_Task details:_ Transcribe the listing verbatim. Do not carry over any pictures.
— START OF Records for processing —
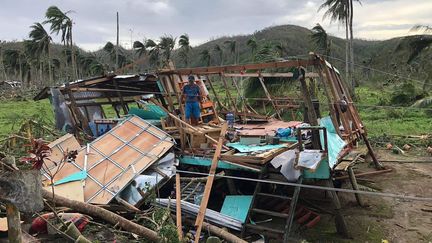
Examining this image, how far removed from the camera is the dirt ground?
23.0 ft

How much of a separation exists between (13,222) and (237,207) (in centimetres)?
422


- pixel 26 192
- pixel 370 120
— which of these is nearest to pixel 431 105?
pixel 370 120

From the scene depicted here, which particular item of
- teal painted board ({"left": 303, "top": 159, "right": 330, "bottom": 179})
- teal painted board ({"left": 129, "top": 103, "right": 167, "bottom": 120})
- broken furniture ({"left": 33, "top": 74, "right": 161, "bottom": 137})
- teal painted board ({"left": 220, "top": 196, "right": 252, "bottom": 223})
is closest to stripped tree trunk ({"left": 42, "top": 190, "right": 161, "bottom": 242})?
teal painted board ({"left": 220, "top": 196, "right": 252, "bottom": 223})

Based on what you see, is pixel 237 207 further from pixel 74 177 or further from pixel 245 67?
pixel 74 177

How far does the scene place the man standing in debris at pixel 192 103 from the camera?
9695 millimetres

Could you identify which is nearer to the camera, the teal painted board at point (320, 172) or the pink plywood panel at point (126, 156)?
the teal painted board at point (320, 172)

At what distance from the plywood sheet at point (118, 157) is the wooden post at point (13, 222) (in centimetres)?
301

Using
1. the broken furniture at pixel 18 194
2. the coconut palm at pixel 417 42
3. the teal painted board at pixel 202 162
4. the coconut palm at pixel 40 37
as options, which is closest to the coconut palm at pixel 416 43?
the coconut palm at pixel 417 42

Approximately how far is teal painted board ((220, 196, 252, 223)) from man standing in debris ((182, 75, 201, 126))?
108 inches

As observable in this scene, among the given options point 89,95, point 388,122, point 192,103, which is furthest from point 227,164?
point 388,122

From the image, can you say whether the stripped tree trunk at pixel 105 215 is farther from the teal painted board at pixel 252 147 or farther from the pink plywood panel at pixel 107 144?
the teal painted board at pixel 252 147

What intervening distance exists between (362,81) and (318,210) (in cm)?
3080

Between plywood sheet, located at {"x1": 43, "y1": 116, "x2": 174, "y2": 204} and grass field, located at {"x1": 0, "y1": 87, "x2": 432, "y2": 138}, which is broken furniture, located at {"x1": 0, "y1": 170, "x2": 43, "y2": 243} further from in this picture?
grass field, located at {"x1": 0, "y1": 87, "x2": 432, "y2": 138}

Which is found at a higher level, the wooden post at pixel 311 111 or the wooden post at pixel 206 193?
the wooden post at pixel 311 111
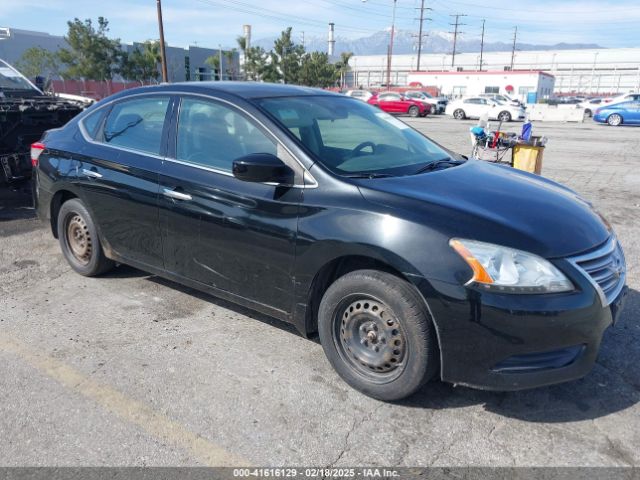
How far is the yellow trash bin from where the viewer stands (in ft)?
25.5

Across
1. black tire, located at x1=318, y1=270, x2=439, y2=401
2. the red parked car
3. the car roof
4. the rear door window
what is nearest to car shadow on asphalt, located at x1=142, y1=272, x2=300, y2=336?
black tire, located at x1=318, y1=270, x2=439, y2=401

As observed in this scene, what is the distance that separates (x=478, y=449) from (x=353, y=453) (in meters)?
0.63

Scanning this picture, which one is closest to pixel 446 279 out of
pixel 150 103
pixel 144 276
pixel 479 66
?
pixel 150 103

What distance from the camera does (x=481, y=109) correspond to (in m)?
31.0

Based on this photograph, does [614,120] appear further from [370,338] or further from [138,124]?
[370,338]

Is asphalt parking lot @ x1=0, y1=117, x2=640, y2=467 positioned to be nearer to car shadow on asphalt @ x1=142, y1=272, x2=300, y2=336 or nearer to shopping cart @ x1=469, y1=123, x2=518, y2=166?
car shadow on asphalt @ x1=142, y1=272, x2=300, y2=336

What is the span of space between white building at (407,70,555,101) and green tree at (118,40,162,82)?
28812 mm

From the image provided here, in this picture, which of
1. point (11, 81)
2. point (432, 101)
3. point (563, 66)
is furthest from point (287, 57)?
point (563, 66)

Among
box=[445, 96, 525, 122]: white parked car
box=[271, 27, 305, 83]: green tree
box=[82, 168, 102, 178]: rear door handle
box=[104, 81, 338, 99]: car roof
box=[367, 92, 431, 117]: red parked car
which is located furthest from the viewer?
box=[271, 27, 305, 83]: green tree

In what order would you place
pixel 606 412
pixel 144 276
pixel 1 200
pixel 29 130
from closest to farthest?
pixel 606 412
pixel 144 276
pixel 29 130
pixel 1 200

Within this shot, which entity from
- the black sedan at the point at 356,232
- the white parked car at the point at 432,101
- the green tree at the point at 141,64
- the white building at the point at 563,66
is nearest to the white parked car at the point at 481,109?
the white parked car at the point at 432,101

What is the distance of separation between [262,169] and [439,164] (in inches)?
54.3

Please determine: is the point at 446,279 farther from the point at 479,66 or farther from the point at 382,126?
the point at 479,66

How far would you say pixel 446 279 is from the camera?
102 inches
— END OF Records for processing —
_Answer to the exercise:_
Examining this image, how far removed from the camera is the dirt ground?
23.0 ft

How much of a separation exists between (13,222) and (237,207) (in centimetres)?
422


- pixel 26 192
- pixel 370 120
— which of these is nearest to pixel 431 105?
pixel 370 120

From the scene depicted here, which particular item of
- teal painted board ({"left": 303, "top": 159, "right": 330, "bottom": 179})
- teal painted board ({"left": 129, "top": 103, "right": 167, "bottom": 120})
- broken furniture ({"left": 33, "top": 74, "right": 161, "bottom": 137})
- teal painted board ({"left": 220, "top": 196, "right": 252, "bottom": 223})
is closest to stripped tree trunk ({"left": 42, "top": 190, "right": 161, "bottom": 242})?
teal painted board ({"left": 220, "top": 196, "right": 252, "bottom": 223})

Based on what you see, is pixel 237 207 further from pixel 74 177 or further from pixel 245 67?
pixel 74 177

How far does the scene place the man standing in debris at pixel 192 103 from the camera?
9695 millimetres

Could you identify which is nearer to the camera, the teal painted board at point (320, 172) or the pink plywood panel at point (126, 156)?
the teal painted board at point (320, 172)

At what distance from the plywood sheet at point (118, 157) is the wooden post at point (13, 222) (in centimetres)?
301

Using
1. the broken furniture at pixel 18 194
2. the coconut palm at pixel 417 42
3. the teal painted board at pixel 202 162
4. the coconut palm at pixel 40 37
as options, which is closest to the coconut palm at pixel 416 43?
the coconut palm at pixel 417 42

Approximately how far is teal painted board ((220, 196, 252, 223)) from man standing in debris ((182, 75, 201, 126))?
108 inches

As observable in this scene, among the given options point 89,95, point 388,122, point 192,103, which is furthest from point 227,164?
point 388,122

From the image, can you say whether the stripped tree trunk at pixel 105 215 is farther from the teal painted board at pixel 252 147 or farther from the pink plywood panel at pixel 107 144?
the teal painted board at pixel 252 147

What intervening distance exists between (362,81) and (318,210) (in cm)?
3080

Between plywood sheet, located at {"x1": 43, "y1": 116, "x2": 174, "y2": 204} and grass field, located at {"x1": 0, "y1": 87, "x2": 432, "y2": 138}, which is broken furniture, located at {"x1": 0, "y1": 170, "x2": 43, "y2": 243} further from in this picture?
grass field, located at {"x1": 0, "y1": 87, "x2": 432, "y2": 138}

Which is found at a higher level, the wooden post at pixel 311 111 or the wooden post at pixel 206 193?
the wooden post at pixel 311 111
How far is the yellow trash bin from where the viewer stands (in ft)?
25.5

Across
1. black tire, located at x1=318, y1=270, x2=439, y2=401
2. the red parked car
3. the car roof
4. the rear door window
what is nearest to car shadow on asphalt, located at x1=142, y1=272, x2=300, y2=336?
black tire, located at x1=318, y1=270, x2=439, y2=401

As observed in this scene, what is the distance that separates (x=478, y=449) from (x=353, y=453) (in meters)?
0.63

Scanning this picture, which one is closest to pixel 446 279 out of
pixel 150 103
pixel 144 276
pixel 479 66
?
pixel 150 103

What distance from the camera does (x=481, y=109) correspond to (in m)?
31.0

Based on this photograph, does [614,120] appear further from [370,338] or further from [138,124]?
[370,338]

Is asphalt parking lot @ x1=0, y1=117, x2=640, y2=467 positioned to be nearer to car shadow on asphalt @ x1=142, y1=272, x2=300, y2=336 or nearer to shopping cart @ x1=469, y1=123, x2=518, y2=166?
car shadow on asphalt @ x1=142, y1=272, x2=300, y2=336

What is the span of space between white building at (407,70,555,101) and green tree at (118,40,162,82)?
28812 mm

From the image provided here, in this picture, which of
1. point (11, 81)
2. point (432, 101)
3. point (563, 66)
is furthest from point (287, 57)?
point (563, 66)

Among
box=[445, 96, 525, 122]: white parked car
box=[271, 27, 305, 83]: green tree
box=[82, 168, 102, 178]: rear door handle
box=[104, 81, 338, 99]: car roof
box=[367, 92, 431, 117]: red parked car
which is located furthest from the viewer?
box=[271, 27, 305, 83]: green tree

In what order would you place
pixel 606 412
pixel 144 276
pixel 1 200
pixel 29 130
from closest to farthest?
pixel 606 412
pixel 144 276
pixel 29 130
pixel 1 200

Within this shot, which entity from
- the black sedan at the point at 356,232
- the white parked car at the point at 432,101
- the green tree at the point at 141,64
- the white building at the point at 563,66
is nearest to the white parked car at the point at 481,109?
the white parked car at the point at 432,101

What is the distance of separation between [262,169] and [439,164] (in inches)?
54.3

Please determine: is the point at 446,279 farther from the point at 479,66 or farther from the point at 382,126?
the point at 479,66

How far would you say pixel 446 279 is from the camera?
102 inches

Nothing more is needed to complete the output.